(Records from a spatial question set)
==================================================

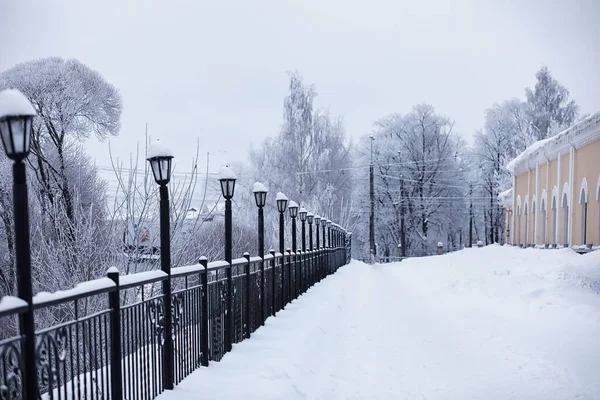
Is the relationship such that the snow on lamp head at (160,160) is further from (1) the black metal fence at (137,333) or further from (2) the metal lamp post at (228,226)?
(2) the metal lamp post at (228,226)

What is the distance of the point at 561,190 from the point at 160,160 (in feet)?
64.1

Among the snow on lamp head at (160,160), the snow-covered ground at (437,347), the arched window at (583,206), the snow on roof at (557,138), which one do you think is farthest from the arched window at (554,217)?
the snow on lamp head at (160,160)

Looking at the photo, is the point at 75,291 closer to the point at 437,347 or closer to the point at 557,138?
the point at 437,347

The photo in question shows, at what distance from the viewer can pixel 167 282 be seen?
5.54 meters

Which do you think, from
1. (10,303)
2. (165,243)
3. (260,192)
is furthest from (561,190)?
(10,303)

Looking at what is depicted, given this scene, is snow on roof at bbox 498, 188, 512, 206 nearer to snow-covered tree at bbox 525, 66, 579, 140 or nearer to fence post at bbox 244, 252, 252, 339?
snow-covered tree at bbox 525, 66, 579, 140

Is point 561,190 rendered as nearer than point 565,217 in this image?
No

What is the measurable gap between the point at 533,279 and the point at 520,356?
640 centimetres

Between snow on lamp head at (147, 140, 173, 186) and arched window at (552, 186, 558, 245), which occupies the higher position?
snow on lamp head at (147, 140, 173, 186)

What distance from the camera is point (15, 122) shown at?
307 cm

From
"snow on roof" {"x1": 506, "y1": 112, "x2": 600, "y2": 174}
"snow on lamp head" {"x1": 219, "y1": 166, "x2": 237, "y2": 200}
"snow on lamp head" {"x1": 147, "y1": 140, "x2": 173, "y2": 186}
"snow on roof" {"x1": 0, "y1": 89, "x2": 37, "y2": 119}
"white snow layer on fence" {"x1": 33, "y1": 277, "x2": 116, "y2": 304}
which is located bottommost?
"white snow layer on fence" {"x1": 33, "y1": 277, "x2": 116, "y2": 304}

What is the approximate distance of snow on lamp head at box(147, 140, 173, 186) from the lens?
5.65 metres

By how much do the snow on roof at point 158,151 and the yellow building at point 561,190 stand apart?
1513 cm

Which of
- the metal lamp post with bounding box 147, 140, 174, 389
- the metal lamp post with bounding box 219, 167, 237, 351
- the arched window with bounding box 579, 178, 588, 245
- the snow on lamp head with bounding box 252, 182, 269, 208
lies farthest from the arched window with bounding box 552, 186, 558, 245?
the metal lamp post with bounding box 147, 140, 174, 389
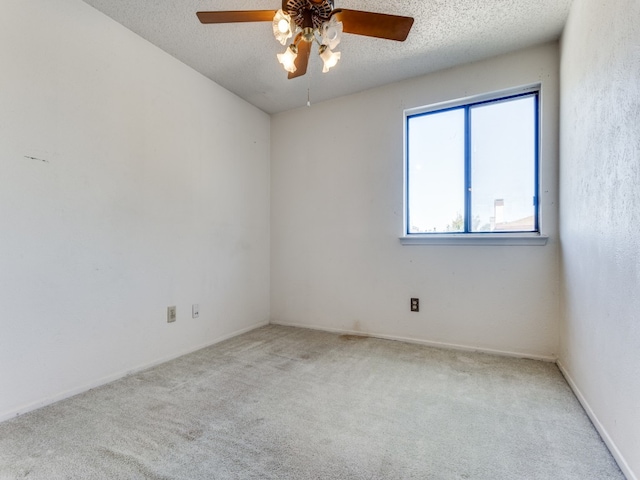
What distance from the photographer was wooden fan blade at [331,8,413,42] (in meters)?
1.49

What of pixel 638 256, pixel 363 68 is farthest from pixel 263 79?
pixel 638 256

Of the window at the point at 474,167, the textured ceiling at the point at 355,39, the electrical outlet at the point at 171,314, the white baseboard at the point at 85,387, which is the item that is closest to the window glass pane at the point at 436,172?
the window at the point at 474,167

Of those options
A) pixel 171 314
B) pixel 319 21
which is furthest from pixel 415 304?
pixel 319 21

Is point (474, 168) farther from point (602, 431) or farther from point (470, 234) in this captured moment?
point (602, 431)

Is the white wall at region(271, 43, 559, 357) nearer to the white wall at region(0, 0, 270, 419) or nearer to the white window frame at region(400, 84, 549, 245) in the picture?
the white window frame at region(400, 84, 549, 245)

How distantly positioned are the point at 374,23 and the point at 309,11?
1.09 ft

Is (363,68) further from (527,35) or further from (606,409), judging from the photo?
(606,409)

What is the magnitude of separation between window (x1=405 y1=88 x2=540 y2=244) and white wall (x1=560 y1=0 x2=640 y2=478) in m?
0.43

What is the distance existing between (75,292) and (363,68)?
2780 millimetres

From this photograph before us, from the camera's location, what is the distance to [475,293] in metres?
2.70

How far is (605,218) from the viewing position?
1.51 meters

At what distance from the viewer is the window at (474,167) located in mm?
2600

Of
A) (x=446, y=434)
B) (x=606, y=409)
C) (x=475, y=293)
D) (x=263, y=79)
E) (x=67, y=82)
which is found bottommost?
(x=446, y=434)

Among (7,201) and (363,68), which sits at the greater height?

==================================================

** TO BE DONE **
Print every line of the listing above verbatim, leaving out the pictures.

** OUTPUT **
Is the relationship such that the snow on lamp head at (160,160) is further from (1) the black metal fence at (137,333) or further from (2) the metal lamp post at (228,226)?
(2) the metal lamp post at (228,226)

What is the distance of the point at 561,190 from the point at 160,160 (in feet)?
64.1

Among the snow on lamp head at (160,160), the snow-covered ground at (437,347), the arched window at (583,206), the snow on roof at (557,138), which one do you think is farthest from the arched window at (554,217)?
the snow on lamp head at (160,160)

Looking at the photo, is the point at 75,291 closer to the point at 437,347 or closer to the point at 557,138?
the point at 437,347

The photo in question shows, at what distance from the viewer can pixel 167 282 be seen?
5.54 meters

Which do you think, from
1. (10,303)
2. (165,243)
3. (260,192)
is furthest from (561,190)?
(10,303)

Looking at what is depicted, given this scene, is snow on roof at bbox 498, 188, 512, 206 nearer to snow-covered tree at bbox 525, 66, 579, 140 or nearer to fence post at bbox 244, 252, 252, 339?
snow-covered tree at bbox 525, 66, 579, 140

Is point 561,190 rendered as nearer than point 565,217 in this image?
No

What is the measurable gap between the point at 533,279 and the point at 520,356?
640 centimetres

Between snow on lamp head at (147, 140, 173, 186) and arched window at (552, 186, 558, 245), which occupies the higher position?
snow on lamp head at (147, 140, 173, 186)

What distance from the camera is point (15, 122) shown at?
307 cm

From
"snow on roof" {"x1": 506, "y1": 112, "x2": 600, "y2": 174}
"snow on lamp head" {"x1": 219, "y1": 166, "x2": 237, "y2": 200}
"snow on lamp head" {"x1": 147, "y1": 140, "x2": 173, "y2": 186}
"snow on roof" {"x1": 0, "y1": 89, "x2": 37, "y2": 119}
"white snow layer on fence" {"x1": 33, "y1": 277, "x2": 116, "y2": 304}
which is located bottommost?
"white snow layer on fence" {"x1": 33, "y1": 277, "x2": 116, "y2": 304}

What is the approximate distance of snow on lamp head at box(147, 140, 173, 186) from the lens?
5.65 metres

By how much do the snow on roof at point 158,151 and the yellow building at point 561,190 stand apart?
1513 cm

Which of
- the metal lamp post with bounding box 147, 140, 174, 389
- the metal lamp post with bounding box 219, 167, 237, 351
- the arched window with bounding box 579, 178, 588, 245
- the snow on lamp head with bounding box 252, 182, 269, 208
lies farthest from the arched window with bounding box 552, 186, 558, 245?
the metal lamp post with bounding box 147, 140, 174, 389
What distance from the photographer was wooden fan blade at [331,8,413,42] (in meters)?
1.49

What of pixel 638 256, pixel 363 68 is farthest from pixel 263 79?
pixel 638 256

Of the window at the point at 474,167, the textured ceiling at the point at 355,39, the electrical outlet at the point at 171,314, the white baseboard at the point at 85,387, which is the item that is closest to the window glass pane at the point at 436,172?
the window at the point at 474,167

Of those options
A) pixel 171 314
B) pixel 319 21
which is furthest from pixel 415 304?
pixel 319 21

Is point (474, 168) farther from point (602, 431) or farther from point (470, 234) in this captured moment?
point (602, 431)

Is the white wall at region(271, 43, 559, 357) nearer to the white wall at region(0, 0, 270, 419) or nearer to the white window frame at region(400, 84, 549, 245) in the picture?
the white window frame at region(400, 84, 549, 245)

How distantly positioned are the point at 374,23 and the point at 309,11?
1.09 ft

Is (363,68) further from (527,35) or further from (606,409), judging from the photo?
(606,409)

What is the magnitude of separation between window (x1=405 y1=88 x2=540 y2=244) and white wall (x1=560 y1=0 x2=640 y2=478) in m?
0.43

What is the distance existing between (75,292) and (363,68)?
2780 millimetres

From this photograph before us, from the camera's location, what is the distance to [475,293] in metres?
2.70

How far is (605,218) from the viewing position?
1.51 meters

At what distance from the viewer is the window at (474,167) located in mm?
2600

Of
A) (x=446, y=434)
B) (x=606, y=409)
C) (x=475, y=293)
D) (x=263, y=79)
E) (x=67, y=82)
which is found bottommost?
(x=446, y=434)

Among (7,201) and (363,68), which sits at the greater height?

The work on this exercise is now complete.